8088 optimization question (eliminating branches)

VileR · Nov 10, 2019

Consider the following scenario: let "background" and "foreground" be two layers of visual data, composed of 16-bit values. I'd like to merge them as follows - for each offset, if foreground contains zero, it is considered transparent (=use the background value). Otherwise, use the value in foreground.

Something like this:

Code:

for (i=0; i<size; i++)
{
  merged[i] = (foreground[i] == 0) ? background[i] : foreground[i];
}

I'm looking to implement this in 8086 assembly. If I test each word value for zero and use conditional jumps, it's straightforward... but also very, very slow.
Is there a faster, more optimized way to do this? Hopefully without branching, if at all possible? (The choice of zero to represent transparency is arbitrary, BTW).

One way is to "compile" the layers, as in the "compiled sprites" technique sometimes used for fast animation... i.e. instead of plain data, generate the layers as code that performs the merging in-place (with the data as immediate values), and simply does nothing in the 'transparent' case. But that wouldn't work so well, because my use-case requires working with arbitrary pieces of each layer (so the code wouldn't have a fixed entry point, and the expense of compensating for this could nullify a lot of the gain).

Chuck(G) · Nov 10, 2019

My first and easiest step would be unrolling the loop, or at least a few iterations of it. It is possible to do the selection without branching, but I'm not sure that it will save you many cycles. Running the loop in reverse and initializing the index to its final value gets rid of a compare at the bottom of the loop (decrement and loop until zero).
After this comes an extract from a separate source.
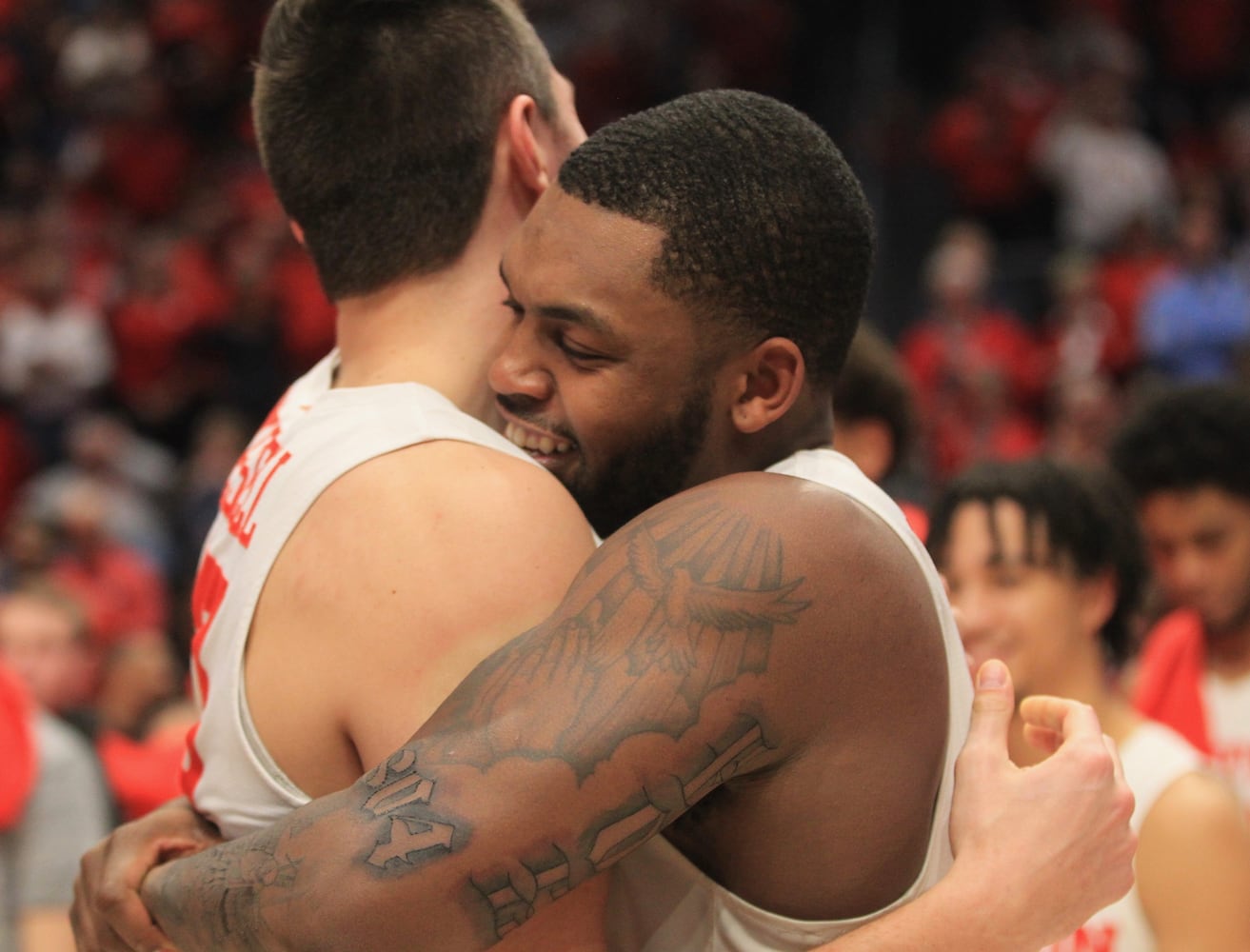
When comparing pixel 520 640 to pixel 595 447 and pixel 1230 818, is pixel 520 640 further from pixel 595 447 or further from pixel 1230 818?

What are the possible values of "foreground"?

VileR · Nov 10, 2019

Chuck(G) said:
My first and easiest step would be unrolling the loop, or at least a few iterations of it. It is possible to do the selection without branching, but I'm not sure that it will save you many cycles. Running the loop in reverse and initializing the index to its final value gets rid of a compare at the bottom of the loop (decrement and loop until zero).

True, some unrolling will get rid of one major cycle-eater (loop - 18 cycles), but doing a conditional jump on each word is still 16 cycles a pop (if taken; 4 otherwise). I have the nagging feeling that I'm missing some trick that could be a major time-saver... if it's possible to do the selection without branching, as you say, please do share your idea - it might help. I haven't started on the implementation yet; just doing the math first to see if it's feasible at an acceptable speed.

My "compiled" approach could sort of work, I think, if the do-nothing (transparency) cases constituted single jumps to the nearest do-something (nonzero) case, which would mov the foreground value as an immediate. That would take care of arbitrary entry-points, but arbitrary exit-points would still need self-modification, or more conditional checks... a bit hairy, but possibly still faster than a branch on each value?

What are the possible values of "foreground"?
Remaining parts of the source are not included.